The flight from Bangkok to Chiang Mai takes a little over an hour. When I arrive, the sun is shining in a clear blue sky and, although it is still boiling hot with temperatures in the high thirties, I immediately find it less humid and polluted than claustrophobic Bangkok.
I take in great gulps of the fresher air and feel my head clearing.
I take a taxi from the airport to the old part of the city and watch the wonders of Chiang Mai unfold in front of my eyes. Here, at last, I can really feel the benefit of time and distance working in my favour. My thoughts this morning are heavily focussed on self-preservation.
It has occurred to me that if I’m going to be alone in future then a positive mindset is going to be my strongest tool for survival. I don’t have to be a betrayed wife and a sad empty-nester – I realise I have a choice. I can be the old me, or I can be set free.
It’s simply a matter of shifting my perspective.
A small, dirty child runs to my taxi as we wait in traffic in the narrow streets. She bangs her tiny fist insistently on the window where I am sitting. The driver yells something and waves his arms dismissively to scare her away. In her hand, the girl has a small packet of tissues to sell and she waves it at me. Her pretty face is imploring me to buy from her. I wind down the window, much to my driver’s irritation, and give her a hundred baht note – the equivalent of around two pounds in sterling. In exchange, she throws me a delighted smile and the tissues and I smile back at her. I don’t need the tissues. I suppose I just wanted to do a small act of kindness in the remote hope that karma might smile back on me and provide a little compassion in return.
I feel like I need all the help I can get.
My accommodation of choice is a family-run homestay. It’s ridiculously inexpensive for a three-night stay when I consider what I’ve just paid for one night in Bangkok. The moment I arrive, climbing out of my taxi in a quiet shady side street just a few minutes’ walk from the old square, it’s glaringly obvious to me that I’d underestimated how long I should stay here.
The place is simply gorgeous. The house is of a bygone age. Traditionally built in the local thick, honey-coloured stone, it has a first-floor terrace overlooking the street and its long oak balustrade is covered with twisted flowering vines. It looks so weathered by its history and by everything around it, and so reflective of what was once here in the ancient capital city of the Kingdom of Lanna, that I feel immediately enchanted.
I’m welcomed at the kerbside as I get out of the taxi and led into the house by a barefoot old man who insists on carrying my rucksack. I’m assuming he is the grandfather of the family. I slip out of my flip flops and trot along behind him as he shuffles along a cool hallway lined and scented with incense sticks, where the floors are inlaid with beautiful mosaics and where all the doors have big, heavy, wrought iron latches, making the place feel like a safe haven.
At the far end of the hallway, I glimpse a small shaded garden with wrought iron tables and chairs and tropical plants. At the reception area, I meet the mother of the family, whose name is Noon and who speaks very good English. I explain to her straight away how I’d initially booked for three nights but that I might now like to stay longer if that’s possible.

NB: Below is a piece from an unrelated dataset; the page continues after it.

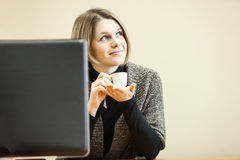 Dreaming woman with coffee cup is behind computer monitor Stock Photos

She smiles and tells me no problem and just to let her know by tomorrow.
She hands over a heavy iron key that looks like it unlocks a castle gate and bows to me graciously. ‘Yours is room seven. Breakfast is served between 7.30 and 10 a.m. in the garden. Enjoy your stay, Miss Anderson.’
And there it is again; the assumption that I’m single and unmarried.
My room is on the upper floor and set back on the terrace that overlooks the street. Inside, it is deliciously cool thanks to a stone tiled floor. I look around to see a double bed and simple bamboo furnishings and a clean and functional bathroom, with a toilet, a vanity sink, and a walk-in shower. It feels strange to be here on my own but I’m not scared.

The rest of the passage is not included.